TASK INSTRUCTIONS
Word for word, reproduce each of the entries.

(Collected data entries)
*** Block opens ***

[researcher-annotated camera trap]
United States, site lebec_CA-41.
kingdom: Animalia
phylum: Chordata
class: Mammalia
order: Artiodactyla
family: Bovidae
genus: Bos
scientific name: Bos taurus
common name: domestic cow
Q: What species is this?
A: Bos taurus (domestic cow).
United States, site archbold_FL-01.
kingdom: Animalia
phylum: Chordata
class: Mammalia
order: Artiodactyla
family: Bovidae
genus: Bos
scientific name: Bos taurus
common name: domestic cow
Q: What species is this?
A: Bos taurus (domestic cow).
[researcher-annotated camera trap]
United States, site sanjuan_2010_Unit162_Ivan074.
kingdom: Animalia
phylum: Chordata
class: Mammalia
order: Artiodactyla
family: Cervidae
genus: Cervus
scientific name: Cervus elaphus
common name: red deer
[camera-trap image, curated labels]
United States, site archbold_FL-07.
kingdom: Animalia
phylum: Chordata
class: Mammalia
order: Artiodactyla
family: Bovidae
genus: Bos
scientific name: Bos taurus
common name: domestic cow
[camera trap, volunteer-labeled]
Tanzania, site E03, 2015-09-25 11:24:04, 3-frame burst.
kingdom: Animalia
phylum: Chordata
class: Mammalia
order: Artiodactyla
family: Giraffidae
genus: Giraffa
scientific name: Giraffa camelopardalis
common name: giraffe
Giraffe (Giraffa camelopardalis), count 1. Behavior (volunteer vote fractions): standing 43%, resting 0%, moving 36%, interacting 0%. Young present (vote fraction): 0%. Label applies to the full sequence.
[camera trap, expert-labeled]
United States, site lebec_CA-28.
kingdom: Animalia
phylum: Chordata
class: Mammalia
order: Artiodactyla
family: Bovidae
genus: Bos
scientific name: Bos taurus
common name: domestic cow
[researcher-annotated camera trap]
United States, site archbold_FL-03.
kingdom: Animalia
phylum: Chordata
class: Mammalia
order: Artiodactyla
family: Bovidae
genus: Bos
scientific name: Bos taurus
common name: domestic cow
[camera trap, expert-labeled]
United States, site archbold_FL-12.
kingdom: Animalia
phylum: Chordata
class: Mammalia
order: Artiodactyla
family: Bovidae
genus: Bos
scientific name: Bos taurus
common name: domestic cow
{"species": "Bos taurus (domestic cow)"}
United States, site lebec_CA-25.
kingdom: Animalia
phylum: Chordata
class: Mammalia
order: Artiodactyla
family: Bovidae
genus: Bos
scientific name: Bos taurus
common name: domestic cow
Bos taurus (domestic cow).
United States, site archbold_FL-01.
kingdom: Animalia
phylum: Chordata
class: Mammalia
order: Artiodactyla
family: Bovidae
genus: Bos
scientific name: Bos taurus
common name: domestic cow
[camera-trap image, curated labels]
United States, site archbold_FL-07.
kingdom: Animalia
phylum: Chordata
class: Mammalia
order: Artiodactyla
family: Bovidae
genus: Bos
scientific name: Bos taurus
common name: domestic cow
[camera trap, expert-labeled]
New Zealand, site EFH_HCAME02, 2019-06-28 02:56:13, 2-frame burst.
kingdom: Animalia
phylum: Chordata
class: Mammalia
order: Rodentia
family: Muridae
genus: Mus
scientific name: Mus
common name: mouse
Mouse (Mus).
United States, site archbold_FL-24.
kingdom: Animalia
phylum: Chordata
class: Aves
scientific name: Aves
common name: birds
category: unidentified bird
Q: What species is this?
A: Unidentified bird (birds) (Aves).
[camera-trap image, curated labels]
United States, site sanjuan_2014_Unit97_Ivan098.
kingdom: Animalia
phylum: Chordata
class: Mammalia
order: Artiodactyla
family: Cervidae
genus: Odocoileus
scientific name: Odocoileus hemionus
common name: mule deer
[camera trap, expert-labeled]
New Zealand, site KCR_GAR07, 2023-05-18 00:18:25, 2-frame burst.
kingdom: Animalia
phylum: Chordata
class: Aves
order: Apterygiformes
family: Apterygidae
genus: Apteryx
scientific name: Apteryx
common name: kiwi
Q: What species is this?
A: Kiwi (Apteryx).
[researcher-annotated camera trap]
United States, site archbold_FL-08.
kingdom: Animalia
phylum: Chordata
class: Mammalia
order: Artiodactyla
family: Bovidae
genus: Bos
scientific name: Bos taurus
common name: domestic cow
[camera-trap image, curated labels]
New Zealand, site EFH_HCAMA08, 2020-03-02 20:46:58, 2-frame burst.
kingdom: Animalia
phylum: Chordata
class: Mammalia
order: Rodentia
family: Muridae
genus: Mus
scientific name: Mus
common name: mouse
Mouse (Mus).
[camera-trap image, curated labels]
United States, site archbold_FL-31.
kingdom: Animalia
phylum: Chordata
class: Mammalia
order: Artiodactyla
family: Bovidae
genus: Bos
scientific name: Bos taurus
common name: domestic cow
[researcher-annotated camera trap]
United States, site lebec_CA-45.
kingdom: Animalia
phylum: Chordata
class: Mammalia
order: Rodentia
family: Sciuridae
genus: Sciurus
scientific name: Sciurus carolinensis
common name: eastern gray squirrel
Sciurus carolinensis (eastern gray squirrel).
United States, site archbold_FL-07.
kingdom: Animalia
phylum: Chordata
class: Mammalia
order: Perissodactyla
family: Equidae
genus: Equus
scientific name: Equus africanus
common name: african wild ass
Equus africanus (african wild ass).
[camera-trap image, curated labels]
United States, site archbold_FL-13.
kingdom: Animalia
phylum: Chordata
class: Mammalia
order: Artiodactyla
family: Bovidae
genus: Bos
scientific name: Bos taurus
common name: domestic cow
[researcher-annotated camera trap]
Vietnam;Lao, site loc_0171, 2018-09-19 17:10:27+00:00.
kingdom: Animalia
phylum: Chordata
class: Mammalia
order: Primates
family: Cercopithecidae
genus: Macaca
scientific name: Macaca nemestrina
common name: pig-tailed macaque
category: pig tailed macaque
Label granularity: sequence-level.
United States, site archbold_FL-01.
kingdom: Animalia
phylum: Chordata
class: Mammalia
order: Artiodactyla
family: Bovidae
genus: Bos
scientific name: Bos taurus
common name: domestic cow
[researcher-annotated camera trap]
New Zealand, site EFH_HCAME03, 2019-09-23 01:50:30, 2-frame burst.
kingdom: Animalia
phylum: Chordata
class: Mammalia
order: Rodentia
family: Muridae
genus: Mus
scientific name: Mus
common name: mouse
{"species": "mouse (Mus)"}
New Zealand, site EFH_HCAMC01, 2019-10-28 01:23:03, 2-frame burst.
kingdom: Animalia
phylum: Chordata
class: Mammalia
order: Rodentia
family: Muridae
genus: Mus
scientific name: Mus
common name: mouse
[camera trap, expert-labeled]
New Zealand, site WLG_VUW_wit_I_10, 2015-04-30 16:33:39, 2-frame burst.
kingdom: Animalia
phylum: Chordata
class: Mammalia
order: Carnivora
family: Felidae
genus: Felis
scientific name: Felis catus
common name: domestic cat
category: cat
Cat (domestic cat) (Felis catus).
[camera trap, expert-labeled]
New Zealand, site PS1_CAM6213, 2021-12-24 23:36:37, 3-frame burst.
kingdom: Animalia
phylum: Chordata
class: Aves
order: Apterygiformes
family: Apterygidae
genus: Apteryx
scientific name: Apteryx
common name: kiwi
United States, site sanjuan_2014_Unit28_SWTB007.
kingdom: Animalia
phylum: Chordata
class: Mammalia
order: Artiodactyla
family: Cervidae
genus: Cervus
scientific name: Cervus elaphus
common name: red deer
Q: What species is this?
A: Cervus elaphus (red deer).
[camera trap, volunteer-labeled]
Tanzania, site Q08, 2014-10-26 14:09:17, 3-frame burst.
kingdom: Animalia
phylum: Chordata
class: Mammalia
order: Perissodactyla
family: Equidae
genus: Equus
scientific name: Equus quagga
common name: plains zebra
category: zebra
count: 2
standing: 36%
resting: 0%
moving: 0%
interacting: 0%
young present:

*** Block closes ***

WRITTEN ANSWER
[researcher-annotated camera trap]
United States, site lebec_CA-41.
kingdom: Animalia
phylum: Chordata
class: Mammalia
order: Artiodactyla
family: Bovidae
genus: Bos
scientific name: Bos taurus
common name: domestic cow
Q: What species is this?
A: Bos taurus (domestic cow).
United States, site archbold_FL-01.
kingdom: Animalia
phylum: Chordata
class: Mammalia
order: Artiodactyla
family: Bovidae
genus: Bos
scientific name: Bos taurus
common name: domestic cow
Q: What species is this?
A: Bos taurus (domestic cow).
[researcher-annotated camera trap]
United States, site sanjuan_2010_Unit162_Ivan074.
kingdom: Animalia
phylum: Chordata
class: Mammalia
order: Artiodactyla
family: Cervidae
genus: Cervus
scientific name: Cervus elaphus
common name: red deer
[camera-trap image, curated labels]
United States, site archbold_FL-07.
kingdom: Animalia
phylum: Chordata
class: Mammalia
order: Artiodactyla
family: Bovidae
genus: Bos
scientific name: Bos taurus
common name: domestic cow
[camera trap, volunteer-labeled]
Tanzania, site E03, 2015-09-25 11:24:04, 3-frame burst.
kingdom: Animalia
phylum: Chordata
class: Mammalia
order: Artiodactyla
family: Giraffidae
genus: Giraffa
scientific name: Giraffa camelopardalis
common name: giraffe
Giraffe (Giraffa camelopardalis), count 1. Behavior (volunteer vote fractions): standing 43%, resting 0%, moving 36%, interacting 0%. Young present (vote fraction): 0%. Label applies to the full sequence.
[camera trap, expert-labeled]
United States, site lebec_CA-28.
kingdom: Animalia
phylum: Chordata
class: Mammalia
order: Artiodactyla
family: Bovidae
genus: Bos
scientific name: Bos taurus
common name: domestic cow
[researcher-annotated camera trap]
United States, site archbold_FL-03.
kingdom: Animalia
phylum: Chordata
class: Mammalia
order: Artiodactyla
family: Bovidae
genus: Bos
scientific name: Bos taurus
common name: domestic cow
[camera trap, expert-labeled]
United States, site archbold_FL-12.
kingdom: Animalia
phylum: Chordata
class: Mammalia
order: Artiodactyla
family: Bovidae
genus: Bos
scientific name: Bos taurus
common name: domestic cow
{"species": "Bos taurus (domestic cow)"}
United States, site lebec_CA-25.
kingdom: Animalia
phylum: Chordata
class: Mammalia
order: Artiodactyla
family: Bovidae
genus: Bos
scientific name: Bos taurus
common name: domestic cow
Bos taurus (domestic cow).
United States, site archbold_FL-01.
kingdom: Animalia
phylum: Chordata
class: Mammalia
order: Artiodactyla
family: Bovidae
genus: Bos
scientific name: Bos taurus
common name: domestic cow
[camera-trap image, curated labels]
United States, site archbold_FL-07.
kingdom: Animalia
phylum: Chordata
class: Mammalia
order: Artiodactyla
family: Bovidae
genus: Bos
scientific name: Bos taurus
common name: domestic cow
[camera trap, expert-labeled]
New Zealand, site EFH_HCAME02, 2019-06-28 02:56:13, 2-frame burst.
kingdom: Animalia
phylum: Chordata
class: Mammalia
order: Rodentia
family: Muridae
genus: Mus
scientific name: Mus
common name: mouse
Mouse (Mus).
United States, site archbold_FL-24.
kingdom: Animalia
phylum: Chordata
class: Aves
scientific name: Aves
common name: birds
category: unidentified bird
Q: What species is this?
A: Unidentified bird (birds) (Aves).
[camera-trap image, curated labels]
United States, site sanjuan_2014_Unit97_Ivan098.
kingdom: Animalia
phylum: Chordata
class: Mammalia
order: Artiodactyla
family: Cervidae
genus: Odocoileus
scientific name: Odocoileus hemionus
common name: mule deer
[camera trap, expert-labeled]
New Zealand, site KCR_GAR07, 2023-05-18 00:18:25, 2-frame burst.
kingdom: Animalia
phylum: Chordata
class: Aves
order: Apterygiformes
family: Apterygidae
genus: Apteryx
scientific name: Apteryx
common name: kiwi
Q: What species is this?
A: Kiwi (Apteryx).
[researcher-annotated camera trap]
United States, site archbold_FL-08.
kingdom: Animalia
phylum: Chordata
class: Mammalia
order: Artiodactyla
family: Bovidae
genus: Bos
scientific name: Bos taurus
common name: domestic cow
[camera-trap image, curated labels]
New Zealand, site EFH_HCAMA08, 2020-03-02 20:46:58, 2-frame burst.
kingdom: Animalia
phylum: Chordata
class: Mammalia
order: Rodentia
family: Muridae
genus: Mus
scientific name: Mus
common name: mouse
Mouse (Mus).
[camera-trap image, curated labels]
United States, site archbold_FL-31.
kingdom: Animalia
phylum: Chordata
class: Mammalia
order: Artiodactyla
family: Bovidae
genus: Bos
scientific name: Bos taurus
common name: domestic cow
[researcher-annotated camera trap]
United States, site lebec_CA-45.
kingdom: Animalia
phylum: Chordata
class: Mammalia
order: Rodentia
family: Sciuridae
genus: Sciurus
scientific name: Sciurus carolinensis
common name: eastern gray squirrel
Sciurus carolinensis (eastern gray squirrel).
United States, site archbold_FL-07.
kingdom: Animalia
phylum: Chordata
class: Mammalia
order: Perissodactyla
family: Equidae
genus: Equus
scientific name: Equus africanus
common name: african wild ass
Equus africanus (african wild ass).
[camera-trap image, curated labels]
United States, site archbold_FL-13.
kingdom: Animalia
phylum: Chordata
class: Mammalia
order: Artiodactyla
family: Bovidae
genus: Bos
scientific name: Bos taurus
common name: domestic cow
[researcher-annotated camera trap]
Vietnam;Lao, site loc_0171, 2018-09-19 17:10:27+00:00.
kingdom: Animalia
phylum: Chordata
class: Mammalia
order: Primates
family: Cercopithecidae
genus: Macaca
scientific name: Macaca nemestrina
common name: pig-tailed macaque
category: pig tailed macaque
Label granularity: sequence-level.
United States, site archbold_FL-01.
kingdom: Animalia
phylum: Chordata
class: Mammalia
order: Artiodactyla
family: Bovidae
genus: Bos
scientific name: Bos taurus
common name: domestic cow
[researcher-annotated camera trap]
New Zealand, site EFH_HCAME03, 2019-09-23 01:50:30, 2-frame burst.
kingdom: Animalia
phylum: Chordata
class: Mammalia
order: Rodentia
family: Muridae
genus: Mus
scientific name: Mus
common name: mouse
{"species": "mouse (Mus)"}
New Zealand, site EFH_HCAMC01, 2019-10-28 01:23:03, 2-frame burst.
kingdom: Animalia
phylum: Chordata
class: Mammalia
order: Rodentia
family: Muridae
genus: Mus
scientific name: Mus
common name: mouse
[camera trap, expert-labeled]
New Zealand, site WLG_VUW_wit_I_10, 2015-04-30 16:33:39, 2-frame burst.
kingdom: Animalia
phylum: Chordata
class: Mammalia
order: Carnivora
family: Felidae
genus: Felis
scientific name: Felis catus
common name: domestic cat
category: cat
Cat (domestic cat) (Felis catus).
[camera trap, expert-labeled]
New Zealand, site PS1_CAM6213, 2021-12-24 23:36:37, 3-frame burst.
kingdom: Animalia
phylum: Chordata
class: Aves
order: Apterygiformes
family: Apterygidae
genus: Apteryx
scientific name: Apteryx
common name: kiwi
United States, site sanjuan_2014_Unit28_SWTB007.
kingdom: Animalia
phylum: Chordata
class: Mammalia
order: Artiodactyla
family: Cervidae
genus: Cervus
scientific name: Cervus elaphus
common name: red deer
Q: What species is this?
A: Cervus elaphus (red deer).
[camera trap, volunteer-labeled]
Tanzania, site Q08, 2014-10-26 14:09:17, 3-frame burst.
kingdom: Animalia
phylum: Chordata
class: Mammalia
order: Perissodactyla
family: Equidae
genus: Equus
scientific name: Equus quagga
common name: plains zebra
category: zebra
count: 2
standing: 36%
resting: 0%
moving: 0%
interacting: 0%
young present:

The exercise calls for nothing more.